Asia has a giant upside in expanding its medical tourist industry, as well as huge resident populations that would also benefit from economies gained from the speed and reduced trauma from robot-administered MIS.
The Lancet’s Global Surgery Survey 2030 reports that “5 billion people do not have access to safe, affordable surgical and anesthesia care when needed” and more than half of that population lives in Asia; especially hard hit are the “low-income and lower-middle-income countries, where nine of ten people cannot access basic surgical care.”
Surgical robots and digital ORs in Asia, if planned well, could leverage the lucrative medical tourism business to spin out the social benefit of better healthcare for their general populations.
Surgical robots: outcomes over price?
Of the 313 million surgical procedures undertaken worldwide each year, only 6 percent occur in the poorest countries, where over a third of the world’s population lives (Lancet). It’s difficult to envision a $2 million da Vinci robot (Intuitive Surgical) getting into service for any of those nine of ten who need it most.
And prices for Western robots do not look like they are coming down anytime soon. If anything, prices are on the rise. Part of the expense may well be attributed to the surgical philosophy when building surgical robots, where surgical outcomes outweigh price. In fact, Intuitive Surgical’s CEO, Gary Guthart, said as much in a Bloomberg interview (Inside the Future of Robotic Surgery) when asked why the da Vinci costs so much.
Human life and well-being are serious business in Asia as well as in the West, but price looms as the deal breaker for affordable surgeries.
Lower pricing and innovation driven by the need for lower costs have bred an indigenous all-Asian movement for more affordable surgical robots. The Transformation of Robotics in Asia cites five contenders: Micro Hand S, EMARO, the Revo-i system, Robodoc, and the AmaKris SR 2.
If Asia could raise a champion machine to fill the affordable surgical robot space, it could well become a world standard (think, the Toyota of surgical robots).

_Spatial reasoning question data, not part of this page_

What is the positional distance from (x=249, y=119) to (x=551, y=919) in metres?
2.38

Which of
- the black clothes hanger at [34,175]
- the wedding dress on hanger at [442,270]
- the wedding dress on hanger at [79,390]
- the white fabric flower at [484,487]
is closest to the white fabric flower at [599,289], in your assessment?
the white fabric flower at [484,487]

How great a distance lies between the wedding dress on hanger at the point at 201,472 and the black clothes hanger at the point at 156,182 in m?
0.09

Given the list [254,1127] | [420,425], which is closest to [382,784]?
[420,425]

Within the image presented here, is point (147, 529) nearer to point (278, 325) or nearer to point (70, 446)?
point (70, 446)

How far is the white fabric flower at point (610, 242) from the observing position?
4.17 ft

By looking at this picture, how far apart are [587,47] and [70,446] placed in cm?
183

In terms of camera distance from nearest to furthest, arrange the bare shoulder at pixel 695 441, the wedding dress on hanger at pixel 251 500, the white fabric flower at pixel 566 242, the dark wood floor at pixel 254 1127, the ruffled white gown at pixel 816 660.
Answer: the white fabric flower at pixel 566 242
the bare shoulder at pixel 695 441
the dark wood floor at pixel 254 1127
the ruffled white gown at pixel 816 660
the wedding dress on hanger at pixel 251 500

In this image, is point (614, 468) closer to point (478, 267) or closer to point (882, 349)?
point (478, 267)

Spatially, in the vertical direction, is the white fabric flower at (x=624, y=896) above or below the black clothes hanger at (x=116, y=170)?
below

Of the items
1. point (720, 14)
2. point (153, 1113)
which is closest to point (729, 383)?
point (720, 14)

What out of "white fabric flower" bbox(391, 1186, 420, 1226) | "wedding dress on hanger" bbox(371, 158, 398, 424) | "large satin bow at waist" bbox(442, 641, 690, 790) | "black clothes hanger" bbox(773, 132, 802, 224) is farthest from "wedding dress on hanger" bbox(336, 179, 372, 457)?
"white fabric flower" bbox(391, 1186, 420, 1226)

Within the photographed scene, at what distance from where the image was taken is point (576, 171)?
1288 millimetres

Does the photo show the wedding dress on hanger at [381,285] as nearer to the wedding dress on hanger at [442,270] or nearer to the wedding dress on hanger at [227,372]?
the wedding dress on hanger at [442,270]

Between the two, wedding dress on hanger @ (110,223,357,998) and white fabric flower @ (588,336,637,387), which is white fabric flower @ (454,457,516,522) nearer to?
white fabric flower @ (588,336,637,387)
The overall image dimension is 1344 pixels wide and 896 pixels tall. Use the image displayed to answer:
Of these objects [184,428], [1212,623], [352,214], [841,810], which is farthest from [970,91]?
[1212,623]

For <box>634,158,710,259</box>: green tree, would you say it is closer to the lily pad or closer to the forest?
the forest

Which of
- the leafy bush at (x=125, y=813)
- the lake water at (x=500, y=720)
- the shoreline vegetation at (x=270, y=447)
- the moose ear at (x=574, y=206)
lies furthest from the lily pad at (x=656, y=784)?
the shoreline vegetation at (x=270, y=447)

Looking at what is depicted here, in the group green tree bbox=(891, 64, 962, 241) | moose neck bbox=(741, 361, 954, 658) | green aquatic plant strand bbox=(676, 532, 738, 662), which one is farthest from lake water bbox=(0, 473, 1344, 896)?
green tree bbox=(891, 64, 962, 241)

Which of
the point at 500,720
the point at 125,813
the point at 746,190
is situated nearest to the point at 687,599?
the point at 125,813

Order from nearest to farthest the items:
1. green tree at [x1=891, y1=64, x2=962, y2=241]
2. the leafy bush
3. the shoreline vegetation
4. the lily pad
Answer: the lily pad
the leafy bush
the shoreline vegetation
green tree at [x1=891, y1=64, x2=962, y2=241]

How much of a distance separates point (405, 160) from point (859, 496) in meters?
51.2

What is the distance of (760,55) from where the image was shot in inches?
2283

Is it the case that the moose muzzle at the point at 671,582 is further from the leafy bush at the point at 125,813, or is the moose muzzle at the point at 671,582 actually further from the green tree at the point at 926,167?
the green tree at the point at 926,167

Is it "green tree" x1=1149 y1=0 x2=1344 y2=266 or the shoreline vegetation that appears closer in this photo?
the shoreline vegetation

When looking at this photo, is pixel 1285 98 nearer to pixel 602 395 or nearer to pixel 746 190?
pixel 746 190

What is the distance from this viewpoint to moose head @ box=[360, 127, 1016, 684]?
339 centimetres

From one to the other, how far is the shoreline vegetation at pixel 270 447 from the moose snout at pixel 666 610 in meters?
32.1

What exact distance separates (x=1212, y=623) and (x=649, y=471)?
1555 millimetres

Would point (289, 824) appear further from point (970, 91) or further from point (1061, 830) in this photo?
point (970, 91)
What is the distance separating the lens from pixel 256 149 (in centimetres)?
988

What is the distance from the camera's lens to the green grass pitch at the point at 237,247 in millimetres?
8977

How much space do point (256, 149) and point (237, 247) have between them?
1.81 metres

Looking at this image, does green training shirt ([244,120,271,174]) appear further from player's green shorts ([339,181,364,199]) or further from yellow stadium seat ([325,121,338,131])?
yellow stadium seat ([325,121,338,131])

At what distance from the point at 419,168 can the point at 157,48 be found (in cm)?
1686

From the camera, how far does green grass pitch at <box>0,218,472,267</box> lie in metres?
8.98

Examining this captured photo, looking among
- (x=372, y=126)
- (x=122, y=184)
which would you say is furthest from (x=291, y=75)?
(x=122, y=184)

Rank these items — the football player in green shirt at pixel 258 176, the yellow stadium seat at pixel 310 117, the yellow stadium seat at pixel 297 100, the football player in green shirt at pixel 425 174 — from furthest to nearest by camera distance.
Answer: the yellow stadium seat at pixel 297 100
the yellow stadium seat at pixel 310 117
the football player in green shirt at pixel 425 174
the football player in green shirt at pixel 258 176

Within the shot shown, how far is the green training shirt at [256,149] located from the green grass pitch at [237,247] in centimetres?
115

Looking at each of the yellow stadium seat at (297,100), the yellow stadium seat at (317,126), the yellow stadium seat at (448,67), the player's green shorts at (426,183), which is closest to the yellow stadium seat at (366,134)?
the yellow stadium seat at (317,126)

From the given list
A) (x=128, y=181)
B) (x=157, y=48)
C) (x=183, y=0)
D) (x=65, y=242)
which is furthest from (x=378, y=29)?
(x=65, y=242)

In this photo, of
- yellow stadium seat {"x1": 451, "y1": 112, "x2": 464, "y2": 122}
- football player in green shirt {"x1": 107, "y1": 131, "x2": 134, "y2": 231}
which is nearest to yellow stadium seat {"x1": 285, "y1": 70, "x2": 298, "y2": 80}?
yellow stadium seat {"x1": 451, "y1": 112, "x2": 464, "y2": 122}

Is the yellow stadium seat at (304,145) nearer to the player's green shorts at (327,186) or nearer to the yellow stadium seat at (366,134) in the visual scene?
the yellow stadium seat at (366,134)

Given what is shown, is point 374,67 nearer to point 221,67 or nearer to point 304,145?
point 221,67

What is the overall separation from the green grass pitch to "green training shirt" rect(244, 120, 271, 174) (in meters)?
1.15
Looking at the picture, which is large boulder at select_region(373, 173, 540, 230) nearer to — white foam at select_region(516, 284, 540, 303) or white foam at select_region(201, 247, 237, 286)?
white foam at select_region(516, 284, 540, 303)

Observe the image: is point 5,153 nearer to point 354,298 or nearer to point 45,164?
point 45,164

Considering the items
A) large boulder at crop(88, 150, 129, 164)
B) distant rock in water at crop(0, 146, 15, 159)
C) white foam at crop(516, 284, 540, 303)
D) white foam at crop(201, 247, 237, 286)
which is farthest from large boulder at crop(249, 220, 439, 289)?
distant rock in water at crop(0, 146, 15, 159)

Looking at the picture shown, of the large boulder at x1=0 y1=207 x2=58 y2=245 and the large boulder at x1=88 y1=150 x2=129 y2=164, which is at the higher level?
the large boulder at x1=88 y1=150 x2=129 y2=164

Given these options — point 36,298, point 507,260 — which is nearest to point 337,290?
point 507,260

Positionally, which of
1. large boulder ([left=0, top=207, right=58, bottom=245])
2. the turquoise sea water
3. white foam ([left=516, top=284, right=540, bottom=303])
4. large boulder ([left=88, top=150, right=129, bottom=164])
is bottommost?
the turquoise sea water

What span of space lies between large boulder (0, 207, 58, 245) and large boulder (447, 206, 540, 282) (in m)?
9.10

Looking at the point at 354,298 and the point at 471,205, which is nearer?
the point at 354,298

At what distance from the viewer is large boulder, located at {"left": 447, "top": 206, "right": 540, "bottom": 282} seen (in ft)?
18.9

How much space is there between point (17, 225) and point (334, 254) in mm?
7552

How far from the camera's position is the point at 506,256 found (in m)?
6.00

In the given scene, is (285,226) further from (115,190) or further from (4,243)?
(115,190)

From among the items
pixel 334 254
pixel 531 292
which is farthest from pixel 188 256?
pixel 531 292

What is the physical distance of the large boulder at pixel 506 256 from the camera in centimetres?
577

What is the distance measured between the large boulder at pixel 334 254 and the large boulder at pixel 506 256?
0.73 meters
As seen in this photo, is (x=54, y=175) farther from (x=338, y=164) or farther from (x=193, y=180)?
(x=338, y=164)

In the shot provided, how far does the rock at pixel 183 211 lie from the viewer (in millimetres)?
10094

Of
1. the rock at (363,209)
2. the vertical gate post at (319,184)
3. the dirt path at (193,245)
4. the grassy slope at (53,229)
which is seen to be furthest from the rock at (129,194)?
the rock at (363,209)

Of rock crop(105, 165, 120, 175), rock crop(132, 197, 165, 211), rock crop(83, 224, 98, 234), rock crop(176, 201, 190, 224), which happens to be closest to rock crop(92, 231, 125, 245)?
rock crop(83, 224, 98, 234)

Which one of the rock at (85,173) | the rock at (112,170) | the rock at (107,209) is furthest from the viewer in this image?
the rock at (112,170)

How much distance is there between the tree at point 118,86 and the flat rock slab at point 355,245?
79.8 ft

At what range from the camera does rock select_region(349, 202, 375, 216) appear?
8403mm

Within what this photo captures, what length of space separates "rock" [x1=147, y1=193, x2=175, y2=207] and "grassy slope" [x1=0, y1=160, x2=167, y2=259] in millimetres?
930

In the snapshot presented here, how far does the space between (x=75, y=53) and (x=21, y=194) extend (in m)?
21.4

As the Lancet survey reports that “143 million additional surgical procedures are needed in LMICs [lower to middle income countries] each year to save lives and prevent disability,” such a surgical robot champion could quickly establish itself as the low-cost specialist for LMICs and also become an instant revenue champion for its developers and investors.
AR through the keyhole
Dr Shafi Ahmed, a Bangladeshi-born cancer surgeon at The Royal London Hospital, used his AR specs when removing a tumor from the colon of a London man in his 70s. With a 360-degree camera rig mounted over the operating table, Ahmed captured every movement from the procedure in 4K and livestreamed it globally.
It is moments like this from his OR that the future of the “digital OR” begins to glimmer with potential: “About 13,000 students from 113 countries tuned in, sending Ahmed questions that popped up on the lower corner of his Glass – to which he replied by simply speaking out loud.”
That was AR used in teaching, and that’s the extent of surgical AR today. The next step is to push AR through the keyhole of minimally invasive surgery, down deep into the dark interior of the human body.
When technology comes to automate the operating room once again, AR through the keyhole might well be its first innovation; and sometime thereafter, the AR specs might well be worn by a surgical robot.